◆ Questions:
- a) In the forum posts about sudden hearing loss, what did the two PCPs attribute the problem to?
- b) Write a continuation of the forum posts about sudden hearing loss, starting after their last sentence.

◆ Source document:

= = =

Sorry you did not find a hearing aid to help. Keep checking back with an audiologist periodically; the technology and types of devices are advancing all the time. I've heard of new CROS devices that supposedly work lots better than the old ones, the TransEar, etc. although the only one I've tried has been the Baha, which works great for me (and my insurance paid--though I had to switch insurances!). No more constant turning the head, "what? what? what?", doing the "one-ear do-si-do" when out walking with someone, etc. All that is manageable in everyday life, but not hearing on my left was difficult in my workplace, which is really why I wanted the Baha.
I did indeed suffer an increase in dizziness when I sneezed and damaged my ear. I'd had low-level dizziness/motion sensitivity for many years, including a big dizzy attack 16 years previously, but the constant low-level dizziness got a lot worse and had a new element of positional dizziness after the sneezes. Not a heavy-duty attack that landed me in the hospital or bed, but a definite change. It returned to baseline in a few weeks, but then I had worse trouble a couple months later, just a lot of motion sensitivity, fog, some BPPV, etc. I now attribute the whole dizziness thing to migraine activity.
May you, too, live long and prosper! :)
Nancy
Sorry that you had it too, but apparently you fortunately did not experience the heavy vertigo attack with it. I did check out how a hearing aid would help but the tests were not impressive. And the only one that helped at all was hugely expensive and not worth the investment. Now I just say "Sorry. Didn't hear you!, if I'm on the wrong side. I do re-balancing exercises every day too.
Thanks for the suggestions. Prosper and live long........
Yeah, SSHL is weird, mysterious, and who ever heard of it before experiencing it!? Certainly not me--or, apparently, the two PCPs I saw, who blew it off as wax or Eustachian-tube dysfunction. Not diagnosed until a month later.
Anyway, glad your recent ear-thumping stopped. Perhaps it was myoclonus or stapedial spasm; try Googling these.

= = =

Text-to-region grounding data
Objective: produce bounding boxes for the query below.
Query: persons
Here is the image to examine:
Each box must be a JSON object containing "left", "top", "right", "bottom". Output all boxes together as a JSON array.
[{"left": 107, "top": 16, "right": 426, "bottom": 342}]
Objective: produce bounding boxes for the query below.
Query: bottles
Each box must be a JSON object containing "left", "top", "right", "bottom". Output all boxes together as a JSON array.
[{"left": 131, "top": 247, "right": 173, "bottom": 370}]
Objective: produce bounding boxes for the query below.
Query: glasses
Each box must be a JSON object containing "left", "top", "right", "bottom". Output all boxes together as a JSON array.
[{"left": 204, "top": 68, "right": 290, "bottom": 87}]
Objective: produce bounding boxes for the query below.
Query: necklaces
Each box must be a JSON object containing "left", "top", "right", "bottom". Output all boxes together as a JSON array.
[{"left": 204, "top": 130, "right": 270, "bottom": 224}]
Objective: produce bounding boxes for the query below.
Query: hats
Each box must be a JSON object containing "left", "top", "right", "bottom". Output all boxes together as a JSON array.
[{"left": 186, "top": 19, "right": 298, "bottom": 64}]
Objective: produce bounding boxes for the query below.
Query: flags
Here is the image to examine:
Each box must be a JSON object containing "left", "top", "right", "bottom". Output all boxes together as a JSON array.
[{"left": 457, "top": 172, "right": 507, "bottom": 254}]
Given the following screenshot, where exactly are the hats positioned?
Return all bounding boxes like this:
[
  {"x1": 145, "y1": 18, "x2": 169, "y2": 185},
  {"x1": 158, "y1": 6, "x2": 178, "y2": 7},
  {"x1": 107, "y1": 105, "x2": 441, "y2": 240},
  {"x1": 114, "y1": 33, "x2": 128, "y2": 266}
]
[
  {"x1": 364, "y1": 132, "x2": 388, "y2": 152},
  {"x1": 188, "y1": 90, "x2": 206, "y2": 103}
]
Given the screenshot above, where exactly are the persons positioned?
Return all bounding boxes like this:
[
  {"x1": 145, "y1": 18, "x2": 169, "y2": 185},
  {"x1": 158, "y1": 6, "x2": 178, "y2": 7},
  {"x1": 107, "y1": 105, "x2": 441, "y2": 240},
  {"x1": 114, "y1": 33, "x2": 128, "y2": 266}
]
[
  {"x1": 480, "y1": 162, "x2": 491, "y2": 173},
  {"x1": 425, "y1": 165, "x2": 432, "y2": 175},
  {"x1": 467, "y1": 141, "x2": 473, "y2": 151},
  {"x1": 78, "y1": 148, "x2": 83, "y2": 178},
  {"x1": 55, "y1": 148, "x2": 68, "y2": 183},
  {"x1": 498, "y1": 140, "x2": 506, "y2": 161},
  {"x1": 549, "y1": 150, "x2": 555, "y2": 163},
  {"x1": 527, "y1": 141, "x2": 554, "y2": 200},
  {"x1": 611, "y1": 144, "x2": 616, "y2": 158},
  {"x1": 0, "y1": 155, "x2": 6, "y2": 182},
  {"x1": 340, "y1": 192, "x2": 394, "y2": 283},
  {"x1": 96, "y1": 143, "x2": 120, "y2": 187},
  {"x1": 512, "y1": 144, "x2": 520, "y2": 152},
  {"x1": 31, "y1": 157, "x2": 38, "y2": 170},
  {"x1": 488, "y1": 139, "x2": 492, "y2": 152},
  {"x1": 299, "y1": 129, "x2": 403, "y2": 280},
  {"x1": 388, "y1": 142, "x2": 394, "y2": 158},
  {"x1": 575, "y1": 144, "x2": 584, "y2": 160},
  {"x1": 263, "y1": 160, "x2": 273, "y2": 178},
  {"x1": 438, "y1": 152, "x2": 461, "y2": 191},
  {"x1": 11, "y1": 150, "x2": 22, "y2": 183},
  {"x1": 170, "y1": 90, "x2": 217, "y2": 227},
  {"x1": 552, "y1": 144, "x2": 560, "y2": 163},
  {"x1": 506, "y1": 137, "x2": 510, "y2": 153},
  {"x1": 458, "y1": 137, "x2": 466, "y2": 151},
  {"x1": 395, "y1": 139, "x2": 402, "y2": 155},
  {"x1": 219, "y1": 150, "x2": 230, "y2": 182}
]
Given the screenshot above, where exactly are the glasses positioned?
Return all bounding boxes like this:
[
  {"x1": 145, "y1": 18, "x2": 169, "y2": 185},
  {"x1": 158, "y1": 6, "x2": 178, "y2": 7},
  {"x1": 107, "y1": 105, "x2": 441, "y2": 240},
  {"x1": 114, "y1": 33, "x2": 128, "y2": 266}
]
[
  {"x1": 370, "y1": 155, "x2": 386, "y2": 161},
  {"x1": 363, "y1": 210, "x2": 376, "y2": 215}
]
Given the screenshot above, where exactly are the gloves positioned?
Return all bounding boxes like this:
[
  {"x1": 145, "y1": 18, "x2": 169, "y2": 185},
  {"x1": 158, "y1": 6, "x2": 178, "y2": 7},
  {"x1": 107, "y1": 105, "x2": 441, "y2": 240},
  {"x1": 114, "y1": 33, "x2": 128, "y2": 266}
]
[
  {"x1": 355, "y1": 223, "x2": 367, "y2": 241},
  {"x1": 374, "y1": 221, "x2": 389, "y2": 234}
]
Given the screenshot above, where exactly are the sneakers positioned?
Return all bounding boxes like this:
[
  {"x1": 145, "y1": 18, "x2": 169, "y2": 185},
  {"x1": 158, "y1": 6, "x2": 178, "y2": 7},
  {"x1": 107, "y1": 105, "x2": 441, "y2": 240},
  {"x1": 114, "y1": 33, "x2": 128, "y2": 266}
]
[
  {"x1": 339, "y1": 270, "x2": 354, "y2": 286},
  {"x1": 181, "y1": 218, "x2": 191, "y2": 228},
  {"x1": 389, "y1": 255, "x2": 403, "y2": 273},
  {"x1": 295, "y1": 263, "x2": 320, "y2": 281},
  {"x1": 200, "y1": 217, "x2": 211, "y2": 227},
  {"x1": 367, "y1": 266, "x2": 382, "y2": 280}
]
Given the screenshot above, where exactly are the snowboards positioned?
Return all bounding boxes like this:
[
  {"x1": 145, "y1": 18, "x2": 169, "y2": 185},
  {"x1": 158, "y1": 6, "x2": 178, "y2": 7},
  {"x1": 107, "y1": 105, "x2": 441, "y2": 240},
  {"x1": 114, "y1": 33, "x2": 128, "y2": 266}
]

= = =

◆ Results:
- a) Wax or Eustachian-tube dysfunction.

- b)
I have not heard of any association between the thumping and SHL, but I sure don't blame you for being worried about it. Hopefully you do not have some systemic problem that puts your other ear in danger. Ear problems can be notoriously hard to figure out, as you know.
Did you get any kind of hearing aid? I got a Baha three years ago and love it!
Good luck,
Nancy
The causes of our one-ear deafness apparently are much different. There was no type of trauma in mine (except walking nine holes of gollf in the AM). It was diagnosed by doctors as SSHL (Google it for more info) and has no treatment - medical or surgical - to correct it. When the thumping began yesterday, i simply feared the onset of another SSHL attack. The thumping stopped after my workout and lunch. Fine today!
Is the thumping noise constant or intermittent? Does anything you do trigger it?
Did they speculate on a cause for your hearing loss?
I went deaf suddenly (from sneezing that probably triggered an inner-ear stroke, that's the best theory) 12 years ago in my left ear. Right ear is fine.
I had some very strong thumping in my RIGHT ear for about four days, several years later. But that was clearly triggered by tipping my head to the left or lying on my left side, which provoked an attack of benign positional vertigo (BPPV). Somehow that caused a short circuit on the opposite side, causing the thumping in my right ear for the (short) duration of the BPPV attacks. No explanation from the docs at all.
I don't suppose you've had anything similar?